Step 4: Representing Data (Bar Charts)

Once data is organized in a table, we can create graphs to see the patterns visually. Bar charts are excellent for comparing frequencies, while pie charts are best for showing proportions.
Definition Bar Chart
A bar chart uses rectangular bars where the height of each bar represents its frequency. It can be used for both qualitative and quantitative data.
  • For qualitative (categorical) data, each bar represents a distinct category (e.g., "Math", "Science"). The bars are typically drawn with gaps between them to show the categories are separate.
  • For quantitative (numerical) data, each bar represents a specific number (e.g., a score of "3", or "4 siblings"). The numbers are placed in order along the horizontal axis.
Example
Draw a bar chart for our "Favorite Subject" survey data.
Subject Frequency
Math 8
Science 5
Sport 7
Art 5


Definition Pie Chart
A pie chart shows the proportion of each category as a slice of a circle. If the relative frequency of a category is written as a decimal (for example \(0.32\)), the angle for its slice is calculated as:$$ \text{Angle} = \text{Relative Frequency} \times 360^\circ. $$
Example
Draw a pie chart for our "Favorite Subject" survey data (Total = 25 students).
Subject Frequency Relative Frequency
Math 8 \(32\pourcent\)
Science 5 \(20\pourcent\)
Sport 7 \(28\pourcent\)
Art 5 \(20\pourcent\)

First, calculate the angle for each slice:
  • Math: \(0.32 \times 360^\circ \approx 115^\circ\)
  • Science: \(0.20 \times 360^\circ = 72^\circ\)
  • Sport: \(0.28 \times 360^\circ \approx 101^\circ\)
  • Art: \(0.20 \times 360^\circ = 72^\circ\)

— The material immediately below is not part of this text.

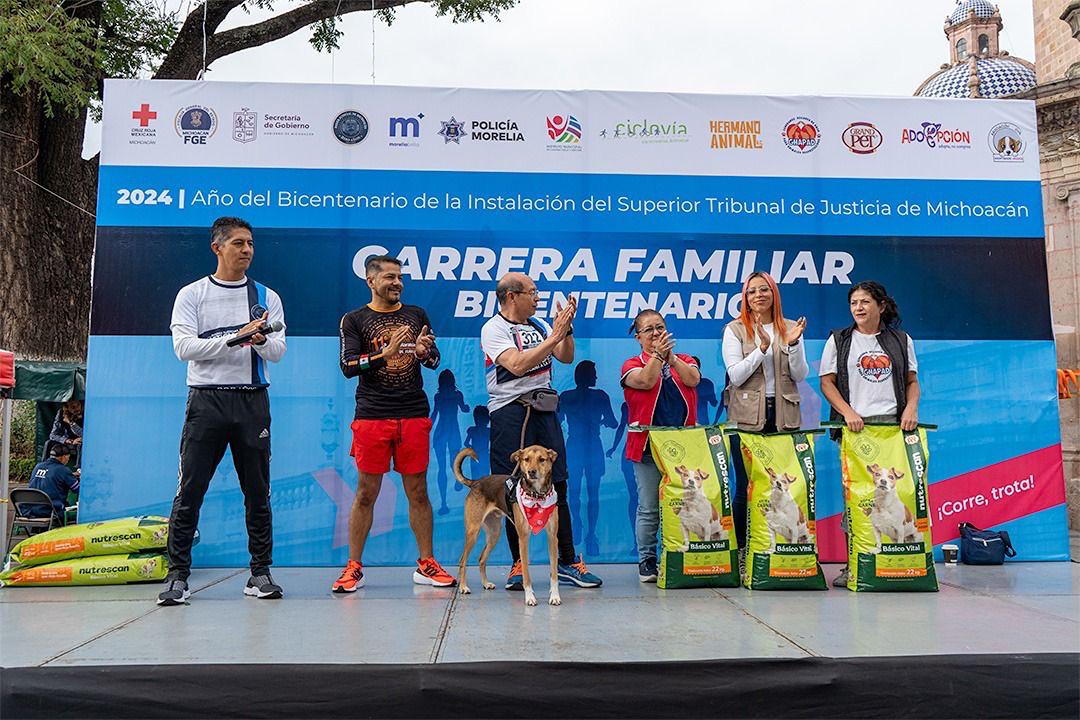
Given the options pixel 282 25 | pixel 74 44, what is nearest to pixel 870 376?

Step 4: Representing Data (Box Plots)

While measures like the mean and standard deviation are powerful, they don't give a full picture of the data's distribution. A box plot (or box-and-whisker plot) is a visual tool that summarizes a dataset by showing both its center and its spread simultaneously.
Definition Box Plot
A box plot visually displays the five-number summary above a number line.
  • A central box is drawn from the lower quartile (Q1) to the upper quartile (Q3).
  • A line inside the box marks the median (Q2).
  • Whiskers (lines) extend from the box out to the minimum and maximum values.
The box represents the middle 50\(\pourcent\) of the data (the IQR), the line inside shows the center, and the whiskers show the full range.
Method Constructing a Box Plot
  1. Order the data from least to greatest.
  2. Find the five-number summary: Calculate the minimum, Q1, median, Q3, and maximum.
  3. Draw a number line that covers the full range of your data.
  4. Draw the box and median: Draw a box from Q1 to Q3 and a vertical line inside the box at the median.
  5. Draw the whiskers: Draw lines from the box to the minimum and maximum values.
Example
This box plot shows the number of minutes passengers spent waiting in an airport departure lounge.
Based on the plot, find the median, the range, and the interquartile range.

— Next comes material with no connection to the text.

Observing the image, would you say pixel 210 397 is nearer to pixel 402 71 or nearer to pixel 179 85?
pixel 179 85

By reading the five-number summary from the plot:
  • Median (Q2): The line inside the box is at 50 minutes.
  • Range: Maximum - Minimum = \(72 - 30 = 42\) minutes.
  • Interquartile Range (IQR): Q3 - Q1 = \(62 - 39 = 23\) minutes.

Step 5: Interpreting Data

Method A Method for Interpreting Data
Interpretation is the final and most important step. It’s where you explain the story your data tells. Follow these steps to write a strong interpretation.
  1. State the Main Findings: Start by describing the most obvious points. What is the most popular category (the mode)? What is the least popular?
  2. Make Comparisons: Use comparative words (e.g., "more than," "less than," "twice as many") to compare different categories. Perform simple calculations if needed.
  3. Use Specific Data as Evidence: Support your statements with numbers. Use frequencies (counts) or relative frequencies (percentages) from your table or chart.
  4. Draw a Conclusion: Write a concluding sentence that directly answers your original statistical question.
  5. Reflect and Ask New Questions: Think about what your data doesn't tell you. Does this result apply to the whole school, or just your class? What could you investigate next?
Example Interpreting the "Favorite Subject" Survey
Let's apply the 5-step method to interpret the results from our survey on favorite subjects.
Subject Frequency Relative Frequency
Math 8 \(32\pourcent\)
Science 5 \(20\pourcent\)
Sport 7 \(28\pourcent\)
Art 5 \(20\pourcent\)
  • Main Findings: The data shows that Math is the most popular subject. The least popular subjects are Science and Art, which are tied.
  • Comparisons: More students chose Math (8) than Sport (7). The number of students who prefer Science is the same as the number who prefer Art (5).
  • Evidence: Math is the favorite for 32\(\pourcent\) of the class, making it the clear mode.
  • Conclusion: In conclusion, based on our survey of 25 students, the favorite subject in this class is Math.
  • Reflection: This conclusion only applies to our class of 25 students. A new question for a future investigation could be: "Is Math also the favorite subject in the entire school?"
Method Thinking Critically About Statistical Claims
Whenever you encounter a claim based on statistics (e.g., in the news or an advertisement), you must evaluate it critically. A good statistician considers two key points:
  1. Question the Data Collection: All sample statistics contain potential error. Always ask:
    • Was the sample representative of the population, or was it biased?
    • Was the sample size large enough to be reliable?
    • What is the potential for sampling error?
  2. Avoid Overgeneralization: Statistics describe group trends, not absolute truths about individuals. It is a common misuse of statistics to apply a group average to every member of that group.
Example
  • Claim: "Girls are better at math than boys."
  • Evidence Provided: In my class, the girls' mean test score was \(87\pourcent\), while the boys' mean was \(75\pourcent\).
  • Critical Evaluation: Although the data shows that girls performed better on average in this specific class, the broad generalization is flawed.
  • Limitation of the Sample: The sample size (a single class) is too small to be representative of the entire student population. Therefore, this finding cannot be generalized to all girls and boys.
  • Corrected Conclusion: A more accurate statement would be: "In this particular class, the girls' average score was higher than the boys' average score."